Last Tuesday at the 5 Seasons was a big night for the local hip-hop journal Bmore Vibe Magazine (which the author of this review has contributed to in the past). It was a release party for both their fourth issue and their first mixtape, Watch This! Of course, mixtapes are dime a dozen in this town, as are release parties, but it was a rare and impressive feat for the mag to get nearly every MC that appeared on the mixtape—with the exception of D.O.G. and maybe one other artist—to show up and perform, and that they got through those dozens of performances in the space of just a couple hours.
The new issue’s cover star, UnReal, was onstage when we arrived with Me’Aze “Bosslady” Millioni commanding the DJ booth for the night. But, with all due respect to old favorites like UnReal and Ms. Stress, our favorite thing about the show was finally getting to see some artists whose records we’ve been enjoying, playing live for our first time, including PenDragon and self-proclaimed “Bmore’s #1 White Boy,”
Tha Profitt, who bounced around the stage with more energy than most of the other artists on the bill combined. When he brought up a goth-girl dressed in all black with black hair and pale skin to rap a couple verses, we just about fell in love.
The real revelation of the event, though, was seeing two women who’ve been by and large behind-the-scenes figures in Baltimore hip-hop take the spotlight for once. Amotion is at nearly every local rap show, often documenting it for her Deep Flow TV cable access series, or otherwise promoting the Deep Flow studio and label. It’s at the point that it’s sometimes easy to forget that she’s also an MC. And for one of her rare live sets, she went all out, presenting her songs as a rough storyline, with segues explaining how her lyrics form a narrative. Then again, the story’s arc never got more ambitious than getting high, going to a show, meeting a guy, breaking up, and then getting high again; she’s not exactly making a rap opera yet.

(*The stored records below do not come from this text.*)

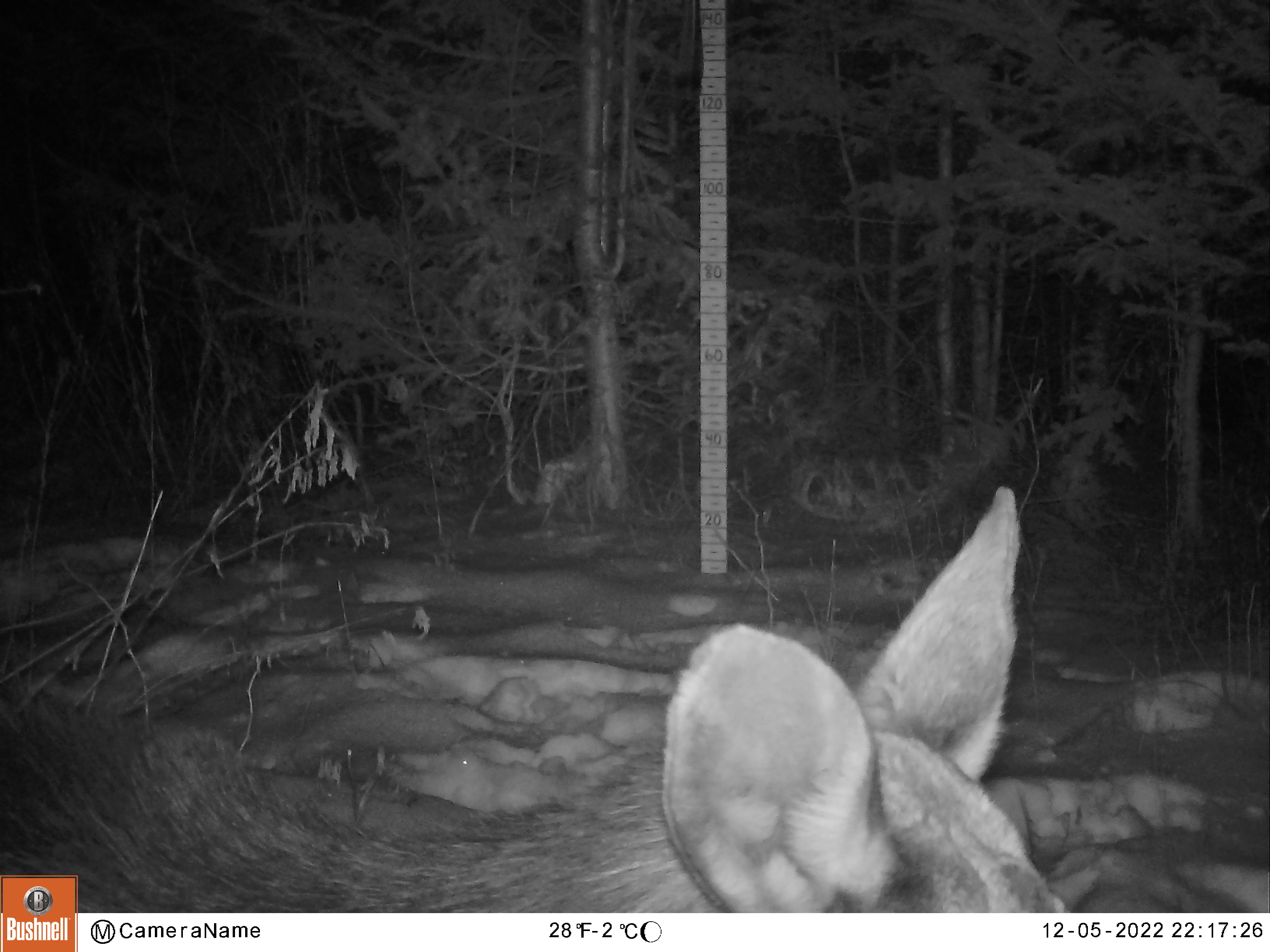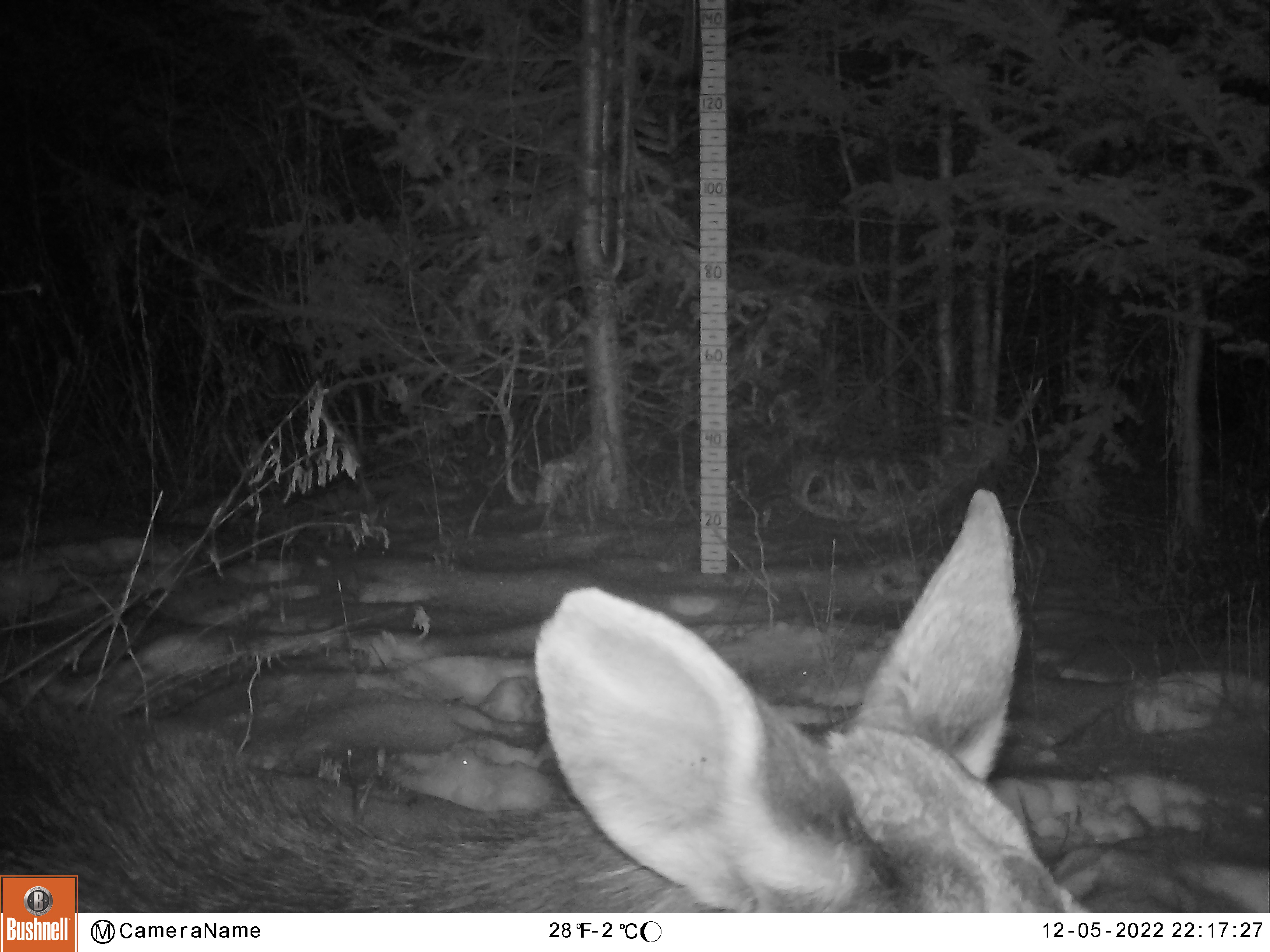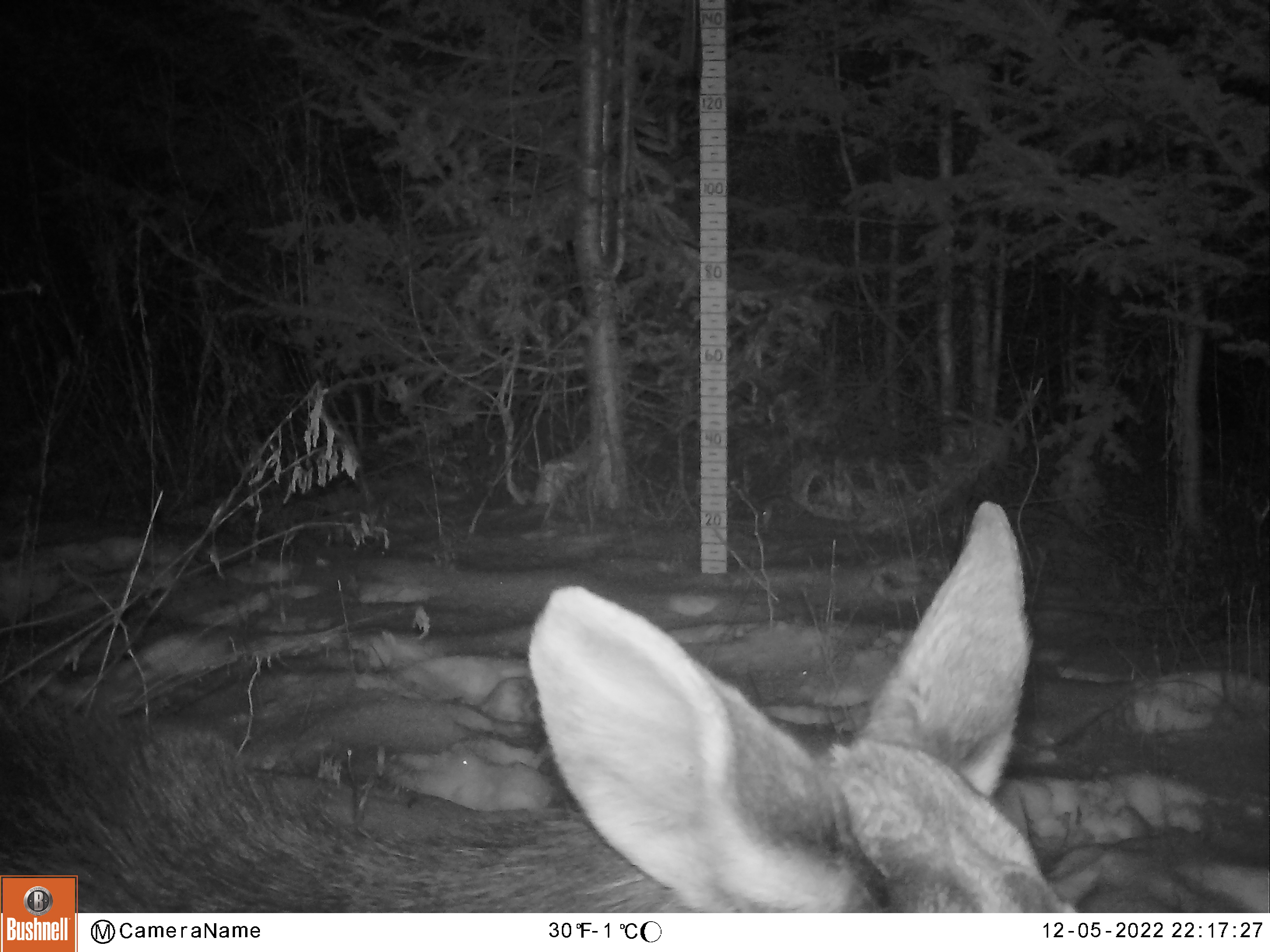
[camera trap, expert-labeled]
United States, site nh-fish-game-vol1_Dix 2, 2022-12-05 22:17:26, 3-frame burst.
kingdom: Animalia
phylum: Chordata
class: Mammalia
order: Artiodactyla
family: Cervidae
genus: Alces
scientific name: Alces alces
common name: moose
Moose (Alces alces).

The other renaissance woman who used the occasion to remind us that she can also rap was Bmore Vibe‘s own editor and founder, Rogue, who’s expecting a child in January. While she only managed a couple songs, it was still an impressive feat considering the size of her belly and that she’d already put a lot of work into putting together the magazine, the CD, and the show itself. And her state definitely lended an interesting subtext to that song about “baby father drama.” But the fact that we may never get another chance to see a pregnant white woman rap was just one of many reasons the night was memorable.